[Le conjoint marié ayant obtenu un jugement de séparation de corps ou le conjoint de fait, pour obtenir une rente de conjoint survivant] doit prouver une situation de vie maritale. Les critères établis par la jurisprudence sont la cohabitation, le secours mutuel et, accessoirement, la commune renommée. Qu’arrive-t-il lorsque la maladie entraîne l’hébergement en centre spécialisé avant le décès ou, dans la même veine, lorsque le cotisant meurt alors qu’il est incarcéré? 

Même en l’absence de cohabitation, il est possible de conclure au maintien de la vie maritale. La notion de secours mutuel prend alors toute son importance. J’ai retenu trois décisions du Tribunal administratif du Québec (TAQ) rendues ces derniers mois.

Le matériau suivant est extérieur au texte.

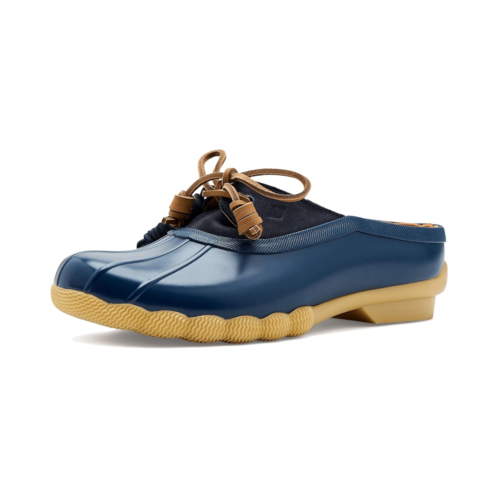 Womens Sperry Saltwater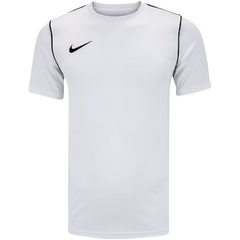 CAMISETA NIKE DRY FIT PARK20 TOP MASCULINA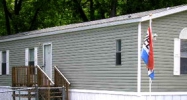 2802 Potts Hollow Road Birmingham, AL 35215 - Image 2572429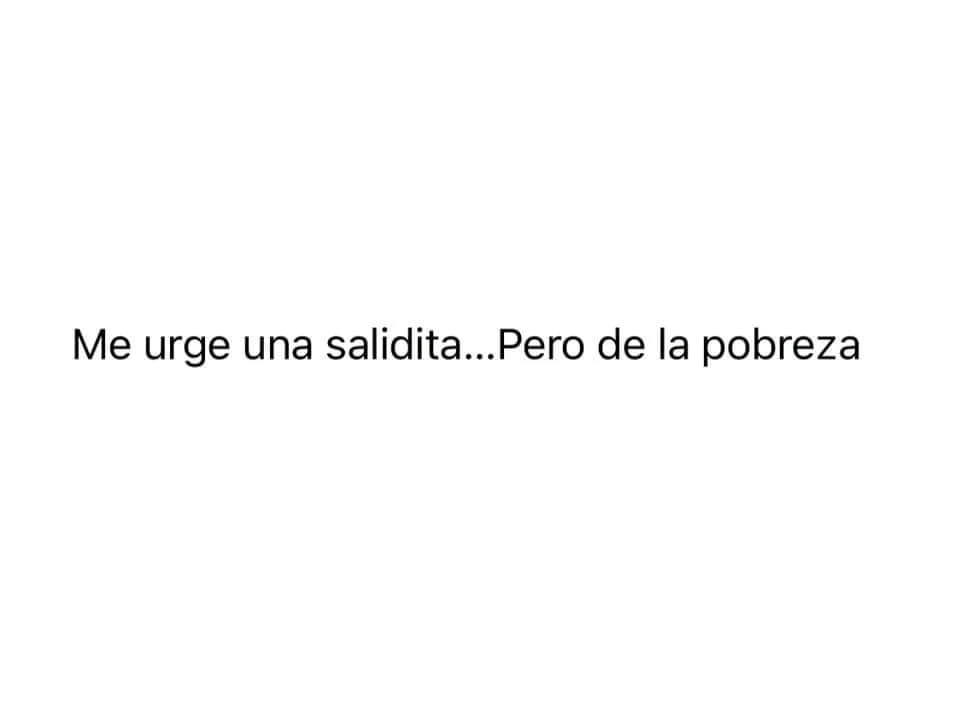 Imagen subida por Celina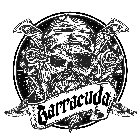BARRACUDA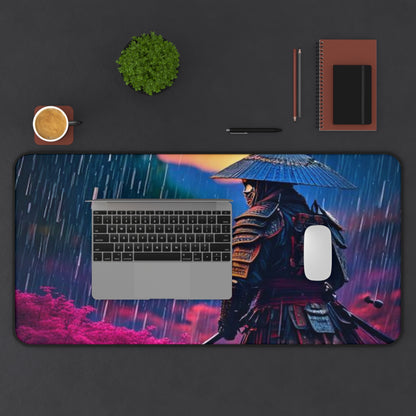 Desk Mat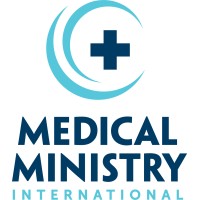 Medical Ministry International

Dans G.L. c. Régie des rentes du Québec, la cotisante est décédée quatre ans après son placement dans un centre d’hébergement. Un jugement de séparation de corps a été prononcé au cours de cette période. Le TAQ a confirmé une décision de la Régie des rentes du Québec ayant rejeté la demande de rente de conjoint survivant du requérant. Une enquête a révélé que le requérant allait très rarement voir la cotisante au centre d’hébergement. C’était la famille de celle-ci qui prenait totalement soin d’elle. Bien que le requérant ait affirmé qu’il rendait visite à la cotisante régulièrement, l’enquête a révélé qu’il n’était pas connu des membres du personnel du centre d’hébergement. Ainsi, le requérant ne s’est pas occupé de son ex-épouse, il n’a pas pris soin d’elle ni veillé à son bien-être physique ou moral et il n’a pas pourvu à ses besoins ni ne s’est occupé de gérer ses biens. Ce ne sont pas quelques visites ou appels téléphoniques qui suffisent pour permettre de conclure à la présence d’un secours mutuel entre les parties.

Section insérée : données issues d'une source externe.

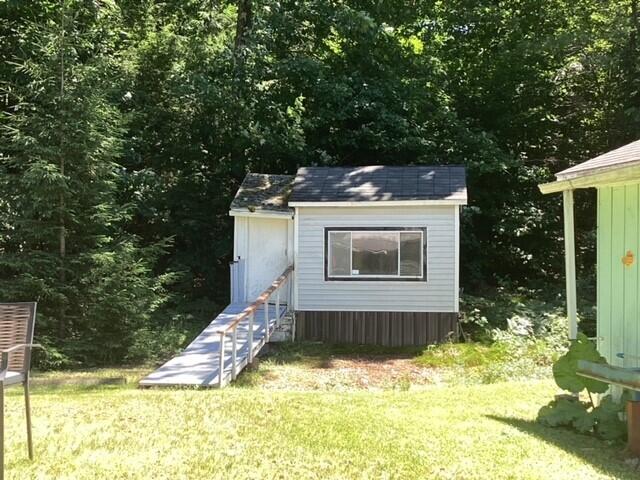 132 Apple Road Lewiston, ME 04240 - Photo 5 of 24 D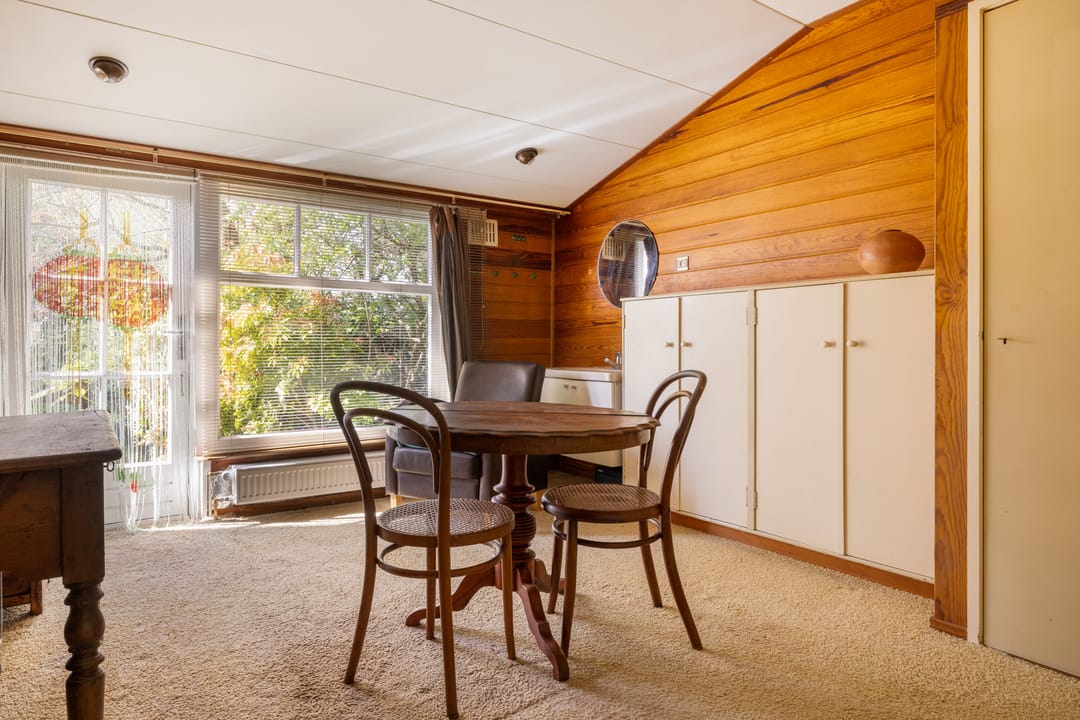 Foto 26 van Wagengouw 6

[Les deux affaires suivantes mettent en cause des conjoints de faits.]

Dans R.R. c. Régie des rentes du Québec, le TAQ était plutôt appelé à se prononcer sur la cohabitation en raison d’adresses distinctes avant le décès de la cotisante. J’ai quand même inclus cette décision dans mon billet puisque c’est encore une fois la maladie qui est en cause, même si, dans ce cas, c’est le requérant qui a quitté la résidence pour des raisons de santé. La TAQ a jugé que les maladies respectives du requérant et de la cotisante démontraient leur obligation de se séparer temporairement pour préserver leur santé. Au cours de la période en litige, le requérant a souffert d’un grave cancer ayant nécessité de la chimiothérapie, condition physique superposée à une condition psychique fragile. Compte tenu du fait qu’il partageait la vie d’une femme qui elle-même éprouvait des problèmes de santé importants, il était tout à fait justifié et même recommandable qu’il bénéficie de périodes de retrait pour se soigner adéquatement. Mis à part ces séparations nécessaires et temporaires, ils ont toujours fait vie commune en tant que conjoints. L’hospitalisation de la cotisante lors des derniers jours de sa vie ne touche en rien la notion de «résidence» au sens de l’article 91 de la Loi sur le régime de rentes du Québec.

Enfin, G.P. c. Régie des rentes du Québec a trait au décès du cotisant alors qu’il était incarcéré depuis quatre ans et demi. La requérante n’a plus eu de contact avec lui durant cette période, hormis des appels téléphoniques faits par ce dernier. Elle ne lui a pas rendu visite, ne lui a pas écrit de lettres, ne lui a pas fait de cadeaux et ne lui a pas fait parvenir d’argent. Elle n’était pas la personne à appeler en cas d’urgence. Elle ne participait pas aux démarches légales du cotisant. De plus, lors de leurs conversations, il était principalement question de leurs enfants. Les seuls contacts téléphoniques ne démontrent pas le maintien d’une vie affective ni une intention ou un projet de vie commune. La preuve ne permet pas d’établir que la requérante et le cotisant se portaient mutuellement secours sur le plan affectif, moral et financier. Le refus de verser une rente de conjoint survivant était donc justifié.